About Feminist Networks and the Conjuncture
The contemporary conjuncture has been marked by continual struggles for gendered liberation - for education and equal pay, for an inclusive media, against violence, and by movements like Ni Una Menõs and #MeToo. Media and communications have played a formative role within this conjuncture, from suppressing reporters and the free press to the now horrifically normalized abuse that women, people of color, trans people and other marginalized groups receive on social media. In this podcast, we ask: what is happening to feminism within this conjuncture? Feminist media and communication scholars discuss a range of feminist issues, from #MeToo to campus sexual violence to care networks to misogynoir and more.
About the host
Sarah Banet-Weiser
Sarah Banet-Weiser is a joint Annenberg Professor at the Annenberg School for Communication at the University of Pennsylvania and the Annenberg School for Communication and Journalism at the University of Southern California.

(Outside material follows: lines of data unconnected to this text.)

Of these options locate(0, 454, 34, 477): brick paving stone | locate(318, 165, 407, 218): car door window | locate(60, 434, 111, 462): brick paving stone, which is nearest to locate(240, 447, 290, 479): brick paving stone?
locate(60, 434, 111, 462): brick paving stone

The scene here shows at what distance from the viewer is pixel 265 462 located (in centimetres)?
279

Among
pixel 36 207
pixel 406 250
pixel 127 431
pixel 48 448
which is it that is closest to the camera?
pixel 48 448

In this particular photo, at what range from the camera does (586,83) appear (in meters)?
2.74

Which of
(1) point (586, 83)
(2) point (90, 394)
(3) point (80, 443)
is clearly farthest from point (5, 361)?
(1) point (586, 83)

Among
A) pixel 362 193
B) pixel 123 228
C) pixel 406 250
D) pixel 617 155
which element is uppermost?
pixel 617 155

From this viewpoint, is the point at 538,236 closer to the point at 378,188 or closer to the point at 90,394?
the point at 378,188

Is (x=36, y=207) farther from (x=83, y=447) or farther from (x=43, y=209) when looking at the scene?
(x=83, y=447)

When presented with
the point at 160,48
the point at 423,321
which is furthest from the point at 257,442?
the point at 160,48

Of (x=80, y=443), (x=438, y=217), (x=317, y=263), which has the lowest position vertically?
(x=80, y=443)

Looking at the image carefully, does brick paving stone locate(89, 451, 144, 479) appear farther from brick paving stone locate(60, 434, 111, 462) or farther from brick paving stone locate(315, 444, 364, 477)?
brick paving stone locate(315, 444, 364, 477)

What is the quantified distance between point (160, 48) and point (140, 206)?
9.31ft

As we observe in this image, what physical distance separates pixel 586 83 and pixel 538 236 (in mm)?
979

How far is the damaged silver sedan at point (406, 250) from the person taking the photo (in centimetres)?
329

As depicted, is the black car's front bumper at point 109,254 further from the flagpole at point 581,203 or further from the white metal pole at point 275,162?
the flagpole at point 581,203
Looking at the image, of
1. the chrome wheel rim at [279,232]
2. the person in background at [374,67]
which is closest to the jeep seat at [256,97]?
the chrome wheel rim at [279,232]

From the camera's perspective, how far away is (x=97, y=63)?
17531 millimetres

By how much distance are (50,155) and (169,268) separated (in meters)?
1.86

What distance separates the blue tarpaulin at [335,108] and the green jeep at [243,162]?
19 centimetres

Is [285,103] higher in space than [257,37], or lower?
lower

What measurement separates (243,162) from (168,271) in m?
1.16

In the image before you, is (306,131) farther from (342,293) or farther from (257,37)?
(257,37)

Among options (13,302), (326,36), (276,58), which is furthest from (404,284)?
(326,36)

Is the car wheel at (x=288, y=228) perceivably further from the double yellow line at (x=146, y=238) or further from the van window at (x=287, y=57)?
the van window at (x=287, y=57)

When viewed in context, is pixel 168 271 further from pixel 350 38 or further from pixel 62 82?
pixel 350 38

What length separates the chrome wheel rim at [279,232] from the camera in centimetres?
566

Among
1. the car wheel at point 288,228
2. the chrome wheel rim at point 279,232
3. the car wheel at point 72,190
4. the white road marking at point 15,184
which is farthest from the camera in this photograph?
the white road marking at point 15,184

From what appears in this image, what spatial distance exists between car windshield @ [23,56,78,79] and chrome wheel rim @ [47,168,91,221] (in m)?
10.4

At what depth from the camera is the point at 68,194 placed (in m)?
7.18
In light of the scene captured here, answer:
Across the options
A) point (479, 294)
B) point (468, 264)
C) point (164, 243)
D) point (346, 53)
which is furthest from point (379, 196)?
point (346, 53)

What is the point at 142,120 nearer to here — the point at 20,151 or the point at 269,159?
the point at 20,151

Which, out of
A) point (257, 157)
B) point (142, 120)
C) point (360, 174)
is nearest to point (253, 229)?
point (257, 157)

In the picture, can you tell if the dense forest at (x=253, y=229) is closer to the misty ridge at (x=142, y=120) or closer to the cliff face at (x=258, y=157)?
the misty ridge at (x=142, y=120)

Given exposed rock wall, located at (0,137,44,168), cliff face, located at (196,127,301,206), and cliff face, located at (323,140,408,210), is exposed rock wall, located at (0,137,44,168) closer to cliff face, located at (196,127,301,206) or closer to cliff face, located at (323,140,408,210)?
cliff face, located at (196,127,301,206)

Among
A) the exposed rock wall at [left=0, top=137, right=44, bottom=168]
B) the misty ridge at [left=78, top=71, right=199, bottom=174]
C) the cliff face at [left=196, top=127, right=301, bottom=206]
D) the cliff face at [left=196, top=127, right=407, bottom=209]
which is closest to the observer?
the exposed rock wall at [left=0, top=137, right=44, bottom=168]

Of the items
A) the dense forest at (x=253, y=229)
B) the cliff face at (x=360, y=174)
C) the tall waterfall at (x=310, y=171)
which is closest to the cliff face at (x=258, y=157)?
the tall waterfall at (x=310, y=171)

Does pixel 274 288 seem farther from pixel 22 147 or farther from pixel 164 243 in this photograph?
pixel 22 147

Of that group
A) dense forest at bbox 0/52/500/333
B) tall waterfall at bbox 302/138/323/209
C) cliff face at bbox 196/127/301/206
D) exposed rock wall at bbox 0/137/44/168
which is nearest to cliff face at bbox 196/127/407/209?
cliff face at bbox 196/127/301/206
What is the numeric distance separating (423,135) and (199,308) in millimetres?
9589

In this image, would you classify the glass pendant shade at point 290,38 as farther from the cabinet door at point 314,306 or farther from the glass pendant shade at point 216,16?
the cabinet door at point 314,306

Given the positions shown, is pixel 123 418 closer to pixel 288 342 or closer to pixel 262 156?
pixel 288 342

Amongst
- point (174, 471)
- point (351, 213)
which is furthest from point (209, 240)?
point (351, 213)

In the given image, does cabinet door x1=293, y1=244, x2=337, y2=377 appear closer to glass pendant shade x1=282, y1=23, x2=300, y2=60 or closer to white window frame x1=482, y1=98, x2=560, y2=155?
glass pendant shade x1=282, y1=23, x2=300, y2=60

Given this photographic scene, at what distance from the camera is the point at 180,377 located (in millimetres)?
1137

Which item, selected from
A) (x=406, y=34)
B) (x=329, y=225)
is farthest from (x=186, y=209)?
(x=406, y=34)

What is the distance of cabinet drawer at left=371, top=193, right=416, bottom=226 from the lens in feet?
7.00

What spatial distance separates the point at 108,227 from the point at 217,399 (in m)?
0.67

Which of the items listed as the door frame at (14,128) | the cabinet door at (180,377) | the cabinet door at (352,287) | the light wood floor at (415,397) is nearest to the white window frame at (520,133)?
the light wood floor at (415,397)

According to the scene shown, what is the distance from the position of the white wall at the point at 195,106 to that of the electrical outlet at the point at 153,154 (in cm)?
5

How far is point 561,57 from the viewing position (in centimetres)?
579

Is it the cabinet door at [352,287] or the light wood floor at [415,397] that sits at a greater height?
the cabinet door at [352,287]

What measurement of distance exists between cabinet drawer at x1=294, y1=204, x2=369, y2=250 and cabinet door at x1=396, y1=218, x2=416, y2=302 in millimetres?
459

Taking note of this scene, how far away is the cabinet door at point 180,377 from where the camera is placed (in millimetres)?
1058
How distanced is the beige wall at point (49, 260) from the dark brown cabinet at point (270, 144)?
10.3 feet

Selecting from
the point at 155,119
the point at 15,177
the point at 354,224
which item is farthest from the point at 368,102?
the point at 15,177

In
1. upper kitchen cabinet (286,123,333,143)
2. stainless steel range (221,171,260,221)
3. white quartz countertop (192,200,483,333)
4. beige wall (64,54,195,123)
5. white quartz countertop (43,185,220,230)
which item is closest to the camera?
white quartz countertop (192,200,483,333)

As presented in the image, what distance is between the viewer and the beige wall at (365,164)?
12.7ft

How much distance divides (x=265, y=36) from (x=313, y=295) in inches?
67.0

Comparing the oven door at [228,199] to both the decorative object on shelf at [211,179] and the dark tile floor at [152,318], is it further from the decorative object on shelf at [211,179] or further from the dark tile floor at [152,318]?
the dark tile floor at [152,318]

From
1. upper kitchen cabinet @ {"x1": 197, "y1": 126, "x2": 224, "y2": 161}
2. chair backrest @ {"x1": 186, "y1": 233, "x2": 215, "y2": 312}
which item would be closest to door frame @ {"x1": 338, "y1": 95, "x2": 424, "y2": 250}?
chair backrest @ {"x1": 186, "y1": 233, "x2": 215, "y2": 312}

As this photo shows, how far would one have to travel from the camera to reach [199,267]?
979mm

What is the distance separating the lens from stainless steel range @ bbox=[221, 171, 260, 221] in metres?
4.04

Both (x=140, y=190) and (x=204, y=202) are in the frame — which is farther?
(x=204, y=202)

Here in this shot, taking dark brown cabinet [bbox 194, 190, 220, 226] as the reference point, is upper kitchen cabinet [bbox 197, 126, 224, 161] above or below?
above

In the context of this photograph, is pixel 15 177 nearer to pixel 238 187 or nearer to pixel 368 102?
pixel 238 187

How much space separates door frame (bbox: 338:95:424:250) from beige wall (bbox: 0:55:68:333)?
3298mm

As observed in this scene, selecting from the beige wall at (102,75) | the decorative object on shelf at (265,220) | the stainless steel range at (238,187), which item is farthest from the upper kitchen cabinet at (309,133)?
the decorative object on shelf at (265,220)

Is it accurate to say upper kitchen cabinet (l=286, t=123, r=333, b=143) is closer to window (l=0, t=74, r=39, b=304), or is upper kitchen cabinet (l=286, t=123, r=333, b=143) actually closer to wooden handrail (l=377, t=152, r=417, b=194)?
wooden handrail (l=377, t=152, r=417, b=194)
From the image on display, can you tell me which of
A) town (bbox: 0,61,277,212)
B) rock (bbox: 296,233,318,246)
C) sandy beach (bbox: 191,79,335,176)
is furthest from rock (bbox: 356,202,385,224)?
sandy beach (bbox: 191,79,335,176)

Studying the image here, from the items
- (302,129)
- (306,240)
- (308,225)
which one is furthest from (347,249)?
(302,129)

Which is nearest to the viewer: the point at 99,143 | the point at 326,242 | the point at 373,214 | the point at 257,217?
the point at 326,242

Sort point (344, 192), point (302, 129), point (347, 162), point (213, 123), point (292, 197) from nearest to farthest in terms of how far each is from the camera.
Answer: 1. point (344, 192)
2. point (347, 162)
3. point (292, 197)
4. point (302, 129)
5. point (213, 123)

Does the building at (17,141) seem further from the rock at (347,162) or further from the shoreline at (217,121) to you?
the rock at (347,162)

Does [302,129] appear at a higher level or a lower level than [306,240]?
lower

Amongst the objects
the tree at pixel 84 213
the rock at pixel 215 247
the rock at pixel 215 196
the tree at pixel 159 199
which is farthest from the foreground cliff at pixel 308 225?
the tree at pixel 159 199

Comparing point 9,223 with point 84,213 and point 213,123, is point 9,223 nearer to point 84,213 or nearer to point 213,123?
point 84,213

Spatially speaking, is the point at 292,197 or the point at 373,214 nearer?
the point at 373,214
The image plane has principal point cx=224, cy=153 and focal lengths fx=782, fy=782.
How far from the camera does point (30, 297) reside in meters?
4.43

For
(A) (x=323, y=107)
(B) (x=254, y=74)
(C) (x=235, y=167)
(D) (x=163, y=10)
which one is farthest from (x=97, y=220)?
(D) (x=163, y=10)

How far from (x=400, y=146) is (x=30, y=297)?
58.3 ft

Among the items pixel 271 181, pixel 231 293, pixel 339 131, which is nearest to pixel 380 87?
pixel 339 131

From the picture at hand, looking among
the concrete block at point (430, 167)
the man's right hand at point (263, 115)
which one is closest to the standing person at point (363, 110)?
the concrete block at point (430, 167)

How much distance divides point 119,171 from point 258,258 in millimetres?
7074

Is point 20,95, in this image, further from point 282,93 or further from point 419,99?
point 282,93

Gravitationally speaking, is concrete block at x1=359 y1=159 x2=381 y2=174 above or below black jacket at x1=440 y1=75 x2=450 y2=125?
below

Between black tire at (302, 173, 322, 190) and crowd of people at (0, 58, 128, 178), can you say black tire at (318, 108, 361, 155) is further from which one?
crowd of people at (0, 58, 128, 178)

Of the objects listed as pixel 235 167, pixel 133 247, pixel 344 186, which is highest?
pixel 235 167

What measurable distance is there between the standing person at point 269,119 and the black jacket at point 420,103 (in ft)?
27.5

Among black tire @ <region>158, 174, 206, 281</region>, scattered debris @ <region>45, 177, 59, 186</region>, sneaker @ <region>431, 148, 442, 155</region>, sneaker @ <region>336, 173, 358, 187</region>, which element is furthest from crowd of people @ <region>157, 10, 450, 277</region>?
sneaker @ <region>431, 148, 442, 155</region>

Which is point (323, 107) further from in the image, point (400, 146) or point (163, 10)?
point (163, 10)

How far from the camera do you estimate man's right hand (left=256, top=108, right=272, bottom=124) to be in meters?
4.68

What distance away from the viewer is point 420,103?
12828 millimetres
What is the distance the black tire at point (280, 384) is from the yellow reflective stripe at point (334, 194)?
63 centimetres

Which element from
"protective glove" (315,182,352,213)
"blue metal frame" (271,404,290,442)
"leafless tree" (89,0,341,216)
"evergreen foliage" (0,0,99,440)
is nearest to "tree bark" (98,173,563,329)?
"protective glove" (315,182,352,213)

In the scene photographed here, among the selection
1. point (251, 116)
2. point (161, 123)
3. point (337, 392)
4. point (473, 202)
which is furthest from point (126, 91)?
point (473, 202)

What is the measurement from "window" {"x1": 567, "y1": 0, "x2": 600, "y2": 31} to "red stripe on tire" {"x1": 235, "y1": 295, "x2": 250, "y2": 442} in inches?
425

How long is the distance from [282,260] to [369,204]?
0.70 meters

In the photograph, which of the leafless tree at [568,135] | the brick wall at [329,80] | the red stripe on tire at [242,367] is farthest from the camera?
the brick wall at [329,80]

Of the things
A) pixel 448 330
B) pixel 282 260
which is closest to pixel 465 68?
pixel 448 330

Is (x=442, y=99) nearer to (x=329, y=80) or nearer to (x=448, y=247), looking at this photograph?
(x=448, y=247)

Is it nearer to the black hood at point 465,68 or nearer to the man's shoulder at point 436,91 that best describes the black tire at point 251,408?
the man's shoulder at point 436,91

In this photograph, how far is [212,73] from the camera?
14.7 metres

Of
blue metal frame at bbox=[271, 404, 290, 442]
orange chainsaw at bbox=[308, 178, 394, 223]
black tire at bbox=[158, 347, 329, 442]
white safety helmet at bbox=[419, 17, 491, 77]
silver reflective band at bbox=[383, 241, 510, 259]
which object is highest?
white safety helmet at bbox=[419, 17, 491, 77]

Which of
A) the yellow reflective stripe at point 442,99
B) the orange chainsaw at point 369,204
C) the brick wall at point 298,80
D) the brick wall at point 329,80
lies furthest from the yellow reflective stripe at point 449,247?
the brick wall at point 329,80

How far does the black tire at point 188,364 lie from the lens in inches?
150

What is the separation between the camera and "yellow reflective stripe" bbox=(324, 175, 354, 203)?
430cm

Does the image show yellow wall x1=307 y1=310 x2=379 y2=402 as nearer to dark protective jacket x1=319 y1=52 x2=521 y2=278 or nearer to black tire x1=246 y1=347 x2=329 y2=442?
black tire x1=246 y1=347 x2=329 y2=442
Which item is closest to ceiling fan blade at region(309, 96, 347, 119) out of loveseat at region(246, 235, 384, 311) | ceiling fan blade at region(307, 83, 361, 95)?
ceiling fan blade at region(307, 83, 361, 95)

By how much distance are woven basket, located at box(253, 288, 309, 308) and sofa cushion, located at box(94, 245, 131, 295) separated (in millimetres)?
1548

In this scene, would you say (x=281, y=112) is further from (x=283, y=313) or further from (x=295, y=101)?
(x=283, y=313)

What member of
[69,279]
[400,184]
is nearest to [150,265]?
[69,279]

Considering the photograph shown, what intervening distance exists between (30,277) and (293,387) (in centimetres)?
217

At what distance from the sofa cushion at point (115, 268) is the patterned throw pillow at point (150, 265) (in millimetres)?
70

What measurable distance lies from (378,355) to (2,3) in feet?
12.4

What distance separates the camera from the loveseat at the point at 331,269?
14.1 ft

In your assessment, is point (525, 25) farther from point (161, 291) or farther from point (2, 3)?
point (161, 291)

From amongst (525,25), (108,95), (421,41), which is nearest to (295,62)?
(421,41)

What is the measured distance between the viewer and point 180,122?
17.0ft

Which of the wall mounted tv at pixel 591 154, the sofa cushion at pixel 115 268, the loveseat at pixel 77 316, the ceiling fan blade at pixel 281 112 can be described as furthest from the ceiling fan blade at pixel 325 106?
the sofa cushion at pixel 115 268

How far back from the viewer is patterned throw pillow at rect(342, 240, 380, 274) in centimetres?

She writes and teaches on a range of issues, including feminist theory, race and the media, youth culture, popular and consumer culture, and citizenship and national identity. Her published writing includes 4 books, 3 co-edited anthologies, and dozens of peer-reviewed articles, book chapters, and reviews, including Kids Rule! Nickelodeon and Consumer Citizenship; Authentic™: The Politics of Ambivalence in a Brand Culture (winner of ICA’s 2013 Outstanding Book Award), and Empowered: Popular Feminism and Popular Misogyny. She is the co-editor of Commodity Activism: Cultural Resistance in Neoliberal Times, and Racism Post-Race, among others. She was the editor of the flagship journal of the American Studies Association, American Quarterly, the co-editor of the International Communication Association, Communication, Culture, Critique; and the founding co-editor of the first Communication book series at New York University Press, Critical Cultural Communication Studies. She is an elected ICA Fellow, and is currently the founder and director of the Annenberg Center for Collaborative Communication. Her latest book, Believability, co-authored with Kathryn Higgins, focuses on media and sexual violence and will be published in early 2023.